» **PASSAGE TO READ**:
********************

2007-10-26 Thread Lihn, Steve
Tom,
Although there are ghc rpms
(http://www.haskell.org/ghc/dist/6.6.1/rpm/), it can not be installed as
non-root user. The rpm lock and rpm db issue makes it a "complicated and
pathological" case -- see thread here
https://lists.dulug.duke.edu/pipermail/rpm-devel/2005-April/000403.html
<https://lists.dulug.duke.edu/pipermail/rpm-devel/2005-April/000403.html
> . I don't know if the rpm can be packaged differently as your link
suggests to avoid these issues.
 
I would suggest making a note on the GHC download page for non-root user
not to try the rpm, it is a waste of time. The tar.bz2 file works fine.
Just be careful when dealing with Lambdabot (and GOA). BTW, the 661 rpm
depends on gmp-devel and readline, which further complicated the case
for non-root user.

********************

» **DATA EXCERPTS**:
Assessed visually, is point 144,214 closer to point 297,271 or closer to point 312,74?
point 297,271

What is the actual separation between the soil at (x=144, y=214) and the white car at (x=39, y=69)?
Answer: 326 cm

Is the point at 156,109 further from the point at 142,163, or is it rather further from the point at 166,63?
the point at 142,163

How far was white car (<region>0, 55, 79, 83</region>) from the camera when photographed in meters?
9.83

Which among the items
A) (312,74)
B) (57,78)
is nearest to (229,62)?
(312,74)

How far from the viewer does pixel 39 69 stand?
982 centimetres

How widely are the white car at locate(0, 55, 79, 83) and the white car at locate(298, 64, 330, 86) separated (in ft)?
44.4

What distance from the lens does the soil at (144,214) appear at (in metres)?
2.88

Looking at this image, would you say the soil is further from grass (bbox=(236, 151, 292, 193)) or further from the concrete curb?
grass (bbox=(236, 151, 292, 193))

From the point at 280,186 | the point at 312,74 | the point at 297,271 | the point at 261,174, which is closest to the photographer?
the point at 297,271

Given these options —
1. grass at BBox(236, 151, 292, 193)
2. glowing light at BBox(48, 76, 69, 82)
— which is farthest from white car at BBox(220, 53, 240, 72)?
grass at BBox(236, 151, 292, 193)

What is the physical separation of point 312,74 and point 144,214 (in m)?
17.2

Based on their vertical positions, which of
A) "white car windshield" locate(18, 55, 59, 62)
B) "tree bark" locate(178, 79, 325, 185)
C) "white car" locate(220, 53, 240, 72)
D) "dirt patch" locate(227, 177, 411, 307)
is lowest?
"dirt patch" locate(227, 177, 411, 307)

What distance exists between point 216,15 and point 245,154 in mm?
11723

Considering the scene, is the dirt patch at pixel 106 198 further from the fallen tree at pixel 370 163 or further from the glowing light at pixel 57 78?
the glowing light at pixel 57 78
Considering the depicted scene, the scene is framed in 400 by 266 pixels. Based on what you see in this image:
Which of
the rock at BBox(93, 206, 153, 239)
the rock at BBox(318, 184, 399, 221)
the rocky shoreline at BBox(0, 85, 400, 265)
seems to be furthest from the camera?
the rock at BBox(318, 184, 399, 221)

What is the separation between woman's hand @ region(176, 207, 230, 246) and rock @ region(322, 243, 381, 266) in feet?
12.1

********************

» **WHAT TO DO**:
• A. Answer these questions from the message about installing GHC:
(i) Which two packages does the 661 rpm depend on?
(ii) What file does the writer say works fine?
(iii) What two rpm issues make installing as a non-root user a "complicated and pathological" case?
• B. Duplicate the message about installing GHC from "2007-10-26 Thread Lihn, Steve" up to and including "avoid these issues.".
The listing comes from a source unrelated to the message about installing GHC.

» **PER-TASK OUTPUTS**:
• A.
(i) gmp-devel and readline
(ii) The tar.bz2 file
(iii) The rpm lock and rpm db issue

• B.
2007-10-26 Thread Lihn, Steve
Tom,
Although there are ghc rpms
(http://www.haskell.org/ghc/dist/6.6.1/rpm/), it can not be installed as
non-root user. The rpm lock and rpm db issue makes it a "complicated and
pathological" case -- see thread here
https://lists.dulug.duke.edu/pipermail/rpm-devel/2005-April/000403.html
<https://lists.dulug.duke.edu/pipermail/rpm-devel/2005-April/000403.html
> . I don't know if the rpm can be packaged differently as your link
suggests to avoid these issues.